▶ [GIVEN TASK A] Return each line from the rows that contains the string "located".

▶ [READING TEXT]
[Start]
Announcement

**perpetually high** · 04 August 2021, 02:33 AM

Originally posted by zboszor View Post

Does it use upstream LLVM yet instead of unstable forks of LLVM? Last time I saw, the shader compiler used branchpoint versions of LLVM patched with AMDs own code and the patch didn't apply to the final version of LLVM of the same branch.

It updated the following package, not sure how much it helps you:

llvm-amdgpu/Ubuntu,now 13.0.0.21295.40300

**sweetsuicide** · 04 August 2021, 03:35 AM

Wonderful sofware, it still doesn't run on most AMD products. I still have to figure out the reason why, OpenCL seems to be much less adopted than CUDA, but I can't see why noone cares about having an alternative to it that at least runs

**Lemonzest** · 04 August 2021, 05:24 AM

Originally posted by perpetually high View Post

If anyone runs into the following problem when running apt update:

Code:

Err:11 http://repo.radeon.com/rocm/apt/debian xenial InRelease
The following signatures were invalid: EXPKEYSIG 9386B48A1A693C5C James Adrian Edwards (ROCm Release Manager) <[email protected]>
Error: GDBus.Errorrg.freedesktop.systemd1.UnitMasked: Unit packagekit.service is masked.
Reading package lists... Done
W: GPG error: http://repo.radeon.com/rocm/apt/debian xenial InRelease: The following signatures were invalid: EXPKEYSIG 9386B48A1A693C5C James Adrian Edwards (ROCm Release Manager) <[email protected]>
E: The repository 'http://repo.radeon.com/rocm/apt/debian xenial InRelease' is not signed.
N: Updating from such a repository can't be done securely, and is therefore disabled by default.
N: See apt-secure(8) manpage for repository creation and user configuration details.

I had to do the following to get it going:

wget -q -O - https://repo.radeon.com/rocm/rocm.gpg.key | sudo apt-key add -

Then just apt update and apt upgrade and you should be good to go.

Still no rocm-smi included anymore. They've stopped since 4.0.0 and I haven't figured out why.
[End]
▶ [DATASET EXTRACT]
[Start]
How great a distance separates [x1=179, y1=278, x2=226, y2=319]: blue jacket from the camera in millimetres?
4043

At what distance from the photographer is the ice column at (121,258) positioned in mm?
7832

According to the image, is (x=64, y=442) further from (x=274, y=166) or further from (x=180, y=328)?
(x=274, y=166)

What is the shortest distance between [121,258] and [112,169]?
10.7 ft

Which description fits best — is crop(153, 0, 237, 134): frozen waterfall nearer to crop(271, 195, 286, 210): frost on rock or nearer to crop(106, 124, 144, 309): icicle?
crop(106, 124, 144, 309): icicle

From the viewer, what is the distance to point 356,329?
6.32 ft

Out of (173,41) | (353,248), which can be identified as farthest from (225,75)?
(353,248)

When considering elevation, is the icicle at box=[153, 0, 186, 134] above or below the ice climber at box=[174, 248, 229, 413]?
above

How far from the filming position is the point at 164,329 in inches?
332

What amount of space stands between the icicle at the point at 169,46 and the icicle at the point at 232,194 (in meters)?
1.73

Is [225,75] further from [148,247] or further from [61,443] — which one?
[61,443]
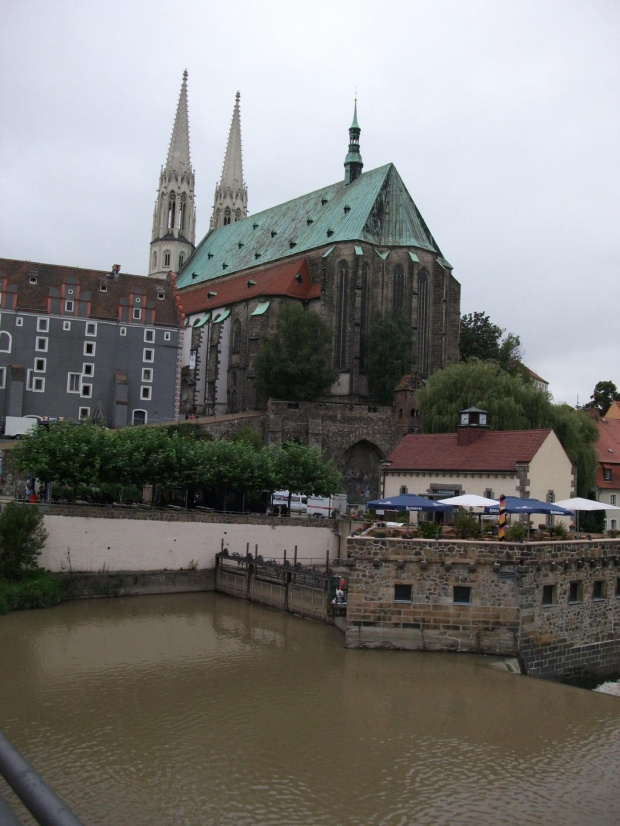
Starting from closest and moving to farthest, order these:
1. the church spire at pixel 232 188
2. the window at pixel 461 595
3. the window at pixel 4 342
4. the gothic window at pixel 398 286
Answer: the window at pixel 461 595 < the window at pixel 4 342 < the gothic window at pixel 398 286 < the church spire at pixel 232 188

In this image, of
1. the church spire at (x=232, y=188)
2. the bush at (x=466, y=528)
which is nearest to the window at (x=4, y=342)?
the bush at (x=466, y=528)

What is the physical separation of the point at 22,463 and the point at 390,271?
4158 cm

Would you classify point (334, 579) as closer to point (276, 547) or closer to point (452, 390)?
point (276, 547)

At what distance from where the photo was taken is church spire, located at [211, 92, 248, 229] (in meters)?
110

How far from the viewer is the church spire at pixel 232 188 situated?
362 ft

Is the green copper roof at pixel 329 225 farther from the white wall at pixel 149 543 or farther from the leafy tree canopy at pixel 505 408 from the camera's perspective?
the white wall at pixel 149 543

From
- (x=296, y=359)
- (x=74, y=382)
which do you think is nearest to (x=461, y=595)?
(x=296, y=359)

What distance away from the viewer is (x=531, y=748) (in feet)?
55.9

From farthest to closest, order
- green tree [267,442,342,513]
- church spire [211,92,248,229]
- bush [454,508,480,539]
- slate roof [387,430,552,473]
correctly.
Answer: church spire [211,92,248,229] → green tree [267,442,342,513] → slate roof [387,430,552,473] → bush [454,508,480,539]

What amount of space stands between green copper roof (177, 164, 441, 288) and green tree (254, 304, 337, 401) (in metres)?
11.1

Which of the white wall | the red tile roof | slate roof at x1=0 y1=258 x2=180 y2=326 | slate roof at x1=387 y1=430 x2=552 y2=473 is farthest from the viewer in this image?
the red tile roof

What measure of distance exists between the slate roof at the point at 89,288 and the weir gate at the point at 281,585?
95.9 feet

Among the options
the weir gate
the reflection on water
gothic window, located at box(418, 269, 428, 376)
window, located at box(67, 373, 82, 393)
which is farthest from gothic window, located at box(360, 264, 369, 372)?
the reflection on water

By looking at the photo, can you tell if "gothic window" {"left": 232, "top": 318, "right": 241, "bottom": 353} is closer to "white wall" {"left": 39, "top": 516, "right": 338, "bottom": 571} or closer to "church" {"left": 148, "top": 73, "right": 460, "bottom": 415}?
"church" {"left": 148, "top": 73, "right": 460, "bottom": 415}
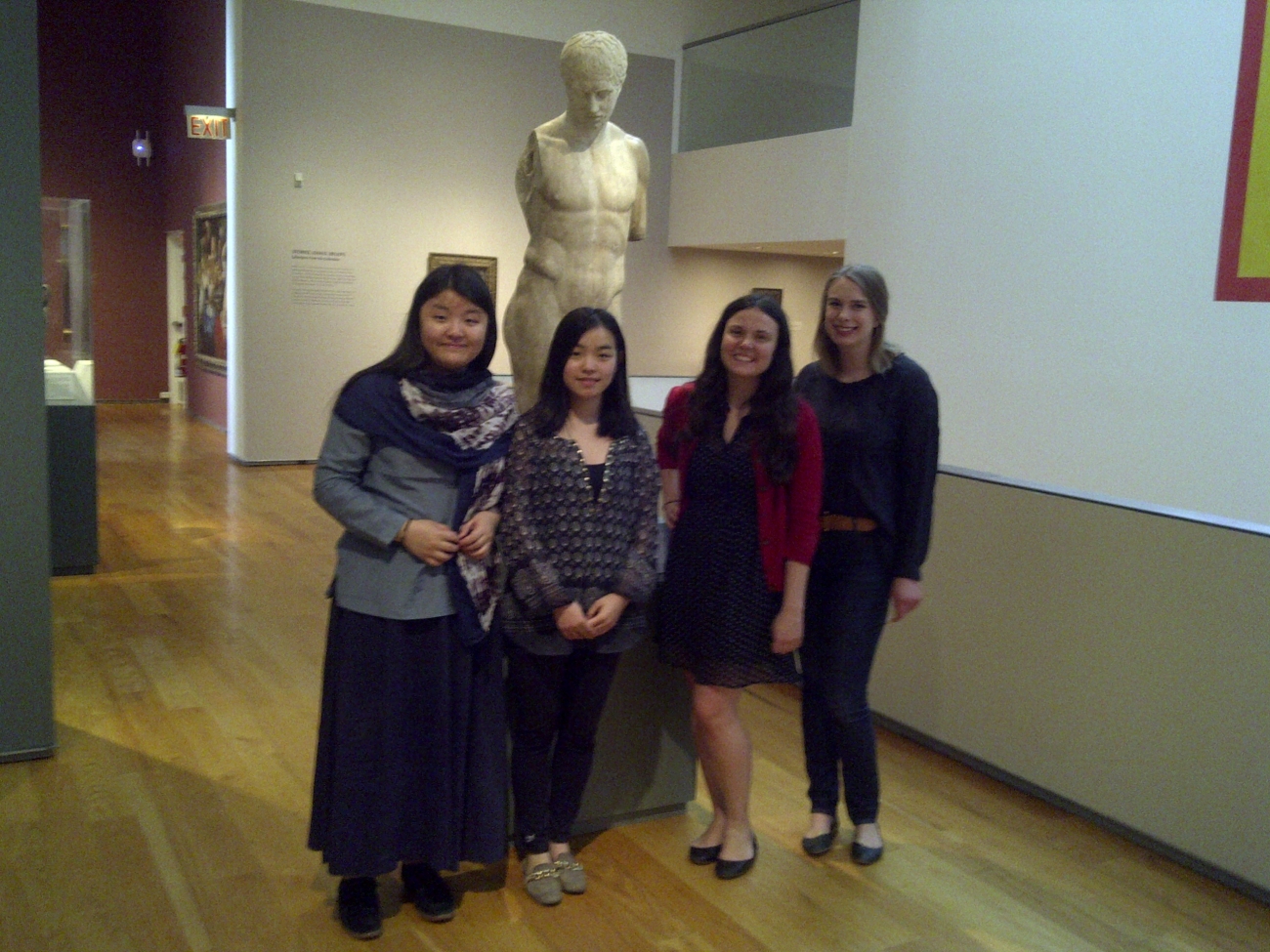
[End]
▶ [GIVEN TASK B]
Answer these from the forum thread above:
(i) Which package did the update bring in, with its version?
(ii) Which tool is no longer included, and since which version?
(iii) What command cleared the invalid-signature error during apt update?

▶ [WRITTEN ANSWER A]
At what distance from where the photo was taken is church spire, located at [211, 92, 248, 229] (in meters)?
gothic window, located at box(418, 269, 428, 376)
window, located at box(67, 373, 82, 393)
which is farthest from gothic window, located at box(360, 264, 369, 372)?

▶ [WRITTEN ANSWER B]
(i) llvm-amdgpu, version 13.0.0.21295.40300
(ii) rocm-smi, since 4.0.0
(iii) wget -q -O - https://repo.radeon.com/rocm/rocm.gpg.key | sudo apt-key add -